Welcome to "The Gods Are Bored," all you bright and beautiful people! Are you having a nice day? Me neither.
Something odd is happening to me. Namely, I'm starting to like living in New Jersey.
Go ahead, call the guys in the white coats, because I don't believe it either.
I've lived in New Jersey for 23 years. That makes this state my place of residence for the bulk of my life. Yougoddaproblem widdat?
See? I don't even talk Appalachian anymore. I pick it up again when I visit home, but I used to carry my accent with me allatime.
"Home." Ahhh, that word! New Jersey, home? Ick!
Except when I go home, it's no longer there. The farmlands are covered with McMansions, the highways are tangled bumper-to-bumper nightmares, all of my kin except my sister and a handful of cousins are gone. My uncle resides at the family farm so stubbornly that I can't even go there unless I want to hear him praise Rush Limbaugh to the skies.
So I don't go to the family farm.
Even the beautiful courthouse in Berkeley Springs burned down.
Now, you take your Jersey. What does it matter if they plow under another field for a shopping center? Can't get any uglier. Already crowded. It's not like I'm going to wander out some day and see my high school friend's big ol' dairy farm covered with ticky tack.

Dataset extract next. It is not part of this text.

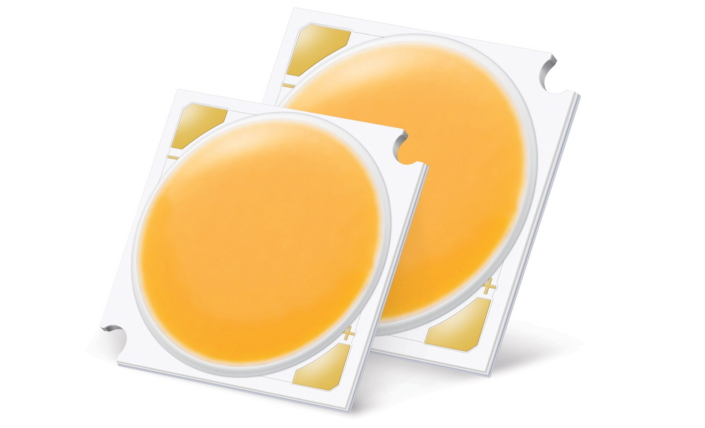 , Samsung Introduces Chip-on-Board LED Packages Optimized for Commercial Lighting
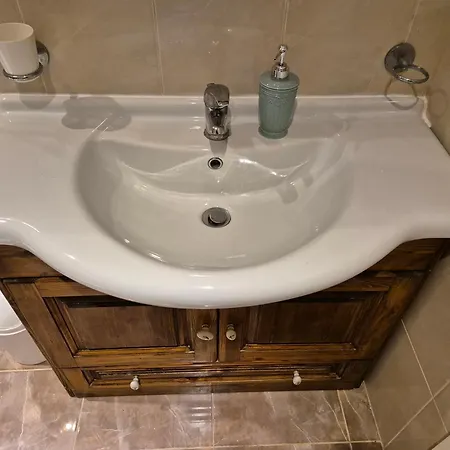 Casă la țară Barracuda *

In Jersey you expect leaf blowers at 7 a.m. on weekends, gridlocked traffic, a flat-assed landmass, and sand in the soil. The water runs uphill. (You figure that one out.)
I've finally gotten used to it. Just don't bury me here, yous goddat?
FROM ANNE
THE MERLIN OF JERSEY CITY
3 comments:
Sounds a lot like Joburg.
I spent a couple of years in New Brunswick while my Dad got his PhD from Rutgers-my memories are thus all of the campus, which was beautiful, and the campus married housing, which was great for us kids.
Love,
Terri in Joburg
going on 22 years of living in New Jersey, and I am only beginning to not refer to myself as a NewYorker. But, come up north and visit (sussex county. We may have those #@*^% mcmansions, but our water runs down hill (and we have hills!) and we have plenty of trees, still.
It really does depend on where in New Jersey you live -- I grew up in Bergen County, and even though it, too, is plagued by McMansions, I still find parts of it beautiful. Even though I am now a New Yorker and have lived here longer than I lived in New Jersey, I still stand up for the old homestead.